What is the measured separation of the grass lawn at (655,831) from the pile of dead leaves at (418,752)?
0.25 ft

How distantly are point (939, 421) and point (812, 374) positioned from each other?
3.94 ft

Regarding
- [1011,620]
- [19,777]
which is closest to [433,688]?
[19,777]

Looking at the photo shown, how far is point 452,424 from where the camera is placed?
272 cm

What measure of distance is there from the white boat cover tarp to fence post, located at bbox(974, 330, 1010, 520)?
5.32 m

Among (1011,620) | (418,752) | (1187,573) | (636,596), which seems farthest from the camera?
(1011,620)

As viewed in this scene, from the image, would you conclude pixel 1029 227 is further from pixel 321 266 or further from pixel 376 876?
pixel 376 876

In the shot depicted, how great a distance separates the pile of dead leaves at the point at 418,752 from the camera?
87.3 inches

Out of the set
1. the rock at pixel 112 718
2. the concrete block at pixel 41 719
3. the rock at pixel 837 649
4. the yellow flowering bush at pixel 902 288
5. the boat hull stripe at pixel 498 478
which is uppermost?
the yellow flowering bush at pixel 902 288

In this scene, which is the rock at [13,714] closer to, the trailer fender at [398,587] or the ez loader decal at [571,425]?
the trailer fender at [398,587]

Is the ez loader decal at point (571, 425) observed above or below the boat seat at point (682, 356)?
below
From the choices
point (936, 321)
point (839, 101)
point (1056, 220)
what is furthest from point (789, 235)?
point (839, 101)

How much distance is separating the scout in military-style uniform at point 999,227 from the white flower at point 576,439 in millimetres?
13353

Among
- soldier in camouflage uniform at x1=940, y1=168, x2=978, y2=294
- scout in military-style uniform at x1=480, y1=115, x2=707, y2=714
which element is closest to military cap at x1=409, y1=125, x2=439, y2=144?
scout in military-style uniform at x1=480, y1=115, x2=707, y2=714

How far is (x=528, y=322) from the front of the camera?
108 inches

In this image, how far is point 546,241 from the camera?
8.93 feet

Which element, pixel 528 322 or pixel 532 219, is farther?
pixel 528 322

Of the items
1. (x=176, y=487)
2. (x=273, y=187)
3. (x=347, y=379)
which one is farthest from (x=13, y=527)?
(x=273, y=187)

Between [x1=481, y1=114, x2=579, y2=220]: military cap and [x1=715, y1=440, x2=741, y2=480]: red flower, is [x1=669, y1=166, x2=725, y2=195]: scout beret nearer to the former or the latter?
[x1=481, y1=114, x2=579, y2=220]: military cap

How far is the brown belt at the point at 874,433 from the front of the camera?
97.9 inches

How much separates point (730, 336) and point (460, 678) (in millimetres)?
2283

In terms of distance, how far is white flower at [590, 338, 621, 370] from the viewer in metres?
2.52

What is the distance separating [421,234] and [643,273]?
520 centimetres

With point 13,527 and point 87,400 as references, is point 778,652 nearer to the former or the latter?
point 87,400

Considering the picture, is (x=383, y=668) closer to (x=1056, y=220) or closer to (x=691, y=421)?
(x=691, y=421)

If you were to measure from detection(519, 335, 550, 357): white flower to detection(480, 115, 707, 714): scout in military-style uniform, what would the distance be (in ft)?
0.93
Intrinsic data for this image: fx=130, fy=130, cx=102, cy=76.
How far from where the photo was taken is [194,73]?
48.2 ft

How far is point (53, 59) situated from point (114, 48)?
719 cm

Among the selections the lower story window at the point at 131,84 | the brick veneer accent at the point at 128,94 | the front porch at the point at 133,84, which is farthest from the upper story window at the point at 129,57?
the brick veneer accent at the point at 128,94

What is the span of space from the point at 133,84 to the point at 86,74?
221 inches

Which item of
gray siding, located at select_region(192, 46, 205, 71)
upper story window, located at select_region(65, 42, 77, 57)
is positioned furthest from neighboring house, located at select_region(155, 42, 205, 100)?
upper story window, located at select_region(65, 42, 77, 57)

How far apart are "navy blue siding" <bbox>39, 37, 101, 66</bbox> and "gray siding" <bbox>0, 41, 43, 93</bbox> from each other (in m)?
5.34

- Task requirements: Arrange every row above as a numbered list, leaving out the blank lines.

- The response:
1. What is the measured separation of the grass lawn at (655,831) from the pile of dead leaves at (418,752)?
2. 0.25 ft
3. How distantly are point (939, 421) and point (812, 374) positioned from each other?
4. 3.94 ft
5. Regarding
6. - [1011,620]
7. - [19,777]
8. which is closest to [433,688]?
9. [19,777]
10. Looking at the photo shown, how far is point 452,424 from where the camera is placed?
11. 272 cm
12. What measure of distance is there from the white boat cover tarp to fence post, located at bbox(974, 330, 1010, 520)?
13. 5.32 m
14. Among (1011,620) | (418,752) | (1187,573) | (636,596), which seems farthest from the camera?
15. (1011,620)
16. As viewed in this scene, from the image, would you conclude pixel 1029 227 is further from pixel 321 266 or further from pixel 376 876?
17. pixel 376 876
18. In the shot depicted, how great a distance separates the pile of dead leaves at the point at 418,752 from the camera?
19. 87.3 inches
20. Out of the set
21. 1. the rock at pixel 112 718
22. 2. the concrete block at pixel 41 719
23. 3. the rock at pixel 837 649
24. 4. the yellow flowering bush at pixel 902 288
25. 5. the boat hull stripe at pixel 498 478
26. which is uppermost?
27. the yellow flowering bush at pixel 902 288
28. In this scene, which is the rock at [13,714] closer to, the trailer fender at [398,587] or the ez loader decal at [571,425]?
29. the trailer fender at [398,587]
30. Is the ez loader decal at point (571, 425) observed above or below the boat seat at point (682, 356)?
31. below
32. From the choices
33. point (936, 321)
34. point (839, 101)
35. point (1056, 220)
36. what is furthest from point (789, 235)?
37. point (839, 101)
38. How much distance is separating the scout in military-style uniform at point 999,227 from the white flower at point 576,439 in millimetres?
39. 13353
40. Among
41. - soldier in camouflage uniform at x1=940, y1=168, x2=978, y2=294
42. - scout in military-style uniform at x1=480, y1=115, x2=707, y2=714
43. which element is closest to military cap at x1=409, y1=125, x2=439, y2=144?
44. scout in military-style uniform at x1=480, y1=115, x2=707, y2=714
45. How far is (x=528, y=322) from the front of the camera?
46. 108 inches
47. In this image, how far is point 546,241 from the camera?
48. 8.93 feet
49. Which element, pixel 528 322 or pixel 532 219, is farther?
50. pixel 528 322
51. Of the items
52. 1. (x=176, y=487)
53. 2. (x=273, y=187)
54. 3. (x=347, y=379)
55. which one is farthest from (x=13, y=527)?
56. (x=273, y=187)
57. Between [x1=481, y1=114, x2=579, y2=220]: military cap and [x1=715, y1=440, x2=741, y2=480]: red flower, is [x1=669, y1=166, x2=725, y2=195]: scout beret nearer to the former or the latter?
58. [x1=481, y1=114, x2=579, y2=220]: military cap
59. How far is the brown belt at the point at 874,433 from the front of the camera?
60. 97.9 inches
61. How much separates point (730, 336) and point (460, 678) (in millimetres)?
62. 2283
63. In terms of distance, how far is white flower at [590, 338, 621, 370] from the viewer in metres?
64. 2.52
65. What is the distance separating [421,234] and [643,273]?
66. 520 centimetres
67. With point 13,527 and point 87,400 as references, is point 778,652 nearer to the former or the latter?
68. point 87,400
69. Considering the picture, is (x=383, y=668) closer to (x=1056, y=220) or closer to (x=691, y=421)?
70. (x=691, y=421)
71. If you were to measure from detection(519, 335, 550, 357): white flower to detection(480, 115, 707, 714): scout in military-style uniform, what would the distance be (in ft)?
72. 0.93
73. Intrinsic data for this image: fx=130, fy=130, cx=102, cy=76.
74. How far from where the photo was taken is [194,73]?
75. 48.2 ft
76. How far is point (53, 59) situated from point (114, 48)?
77. 719 cm
78. Among the selections the lower story window at the point at 131,84 | the brick veneer accent at the point at 128,94 | the front porch at the point at 133,84, which is farthest from the upper story window at the point at 129,57?
79. the brick veneer accent at the point at 128,94
80. What is the span of space from the point at 133,84 to the point at 86,74?
81. 221 inches
82. Which item of
83. gray siding, located at select_region(192, 46, 205, 71)
84. upper story window, located at select_region(65, 42, 77, 57)
85. is positioned furthest from neighboring house, located at select_region(155, 42, 205, 100)?
86. upper story window, located at select_region(65, 42, 77, 57)
87. How far apart are "navy blue siding" <bbox>39, 37, 101, 66</bbox> and "gray siding" <bbox>0, 41, 43, 93</bbox> from each other (in m)?
88. 5.34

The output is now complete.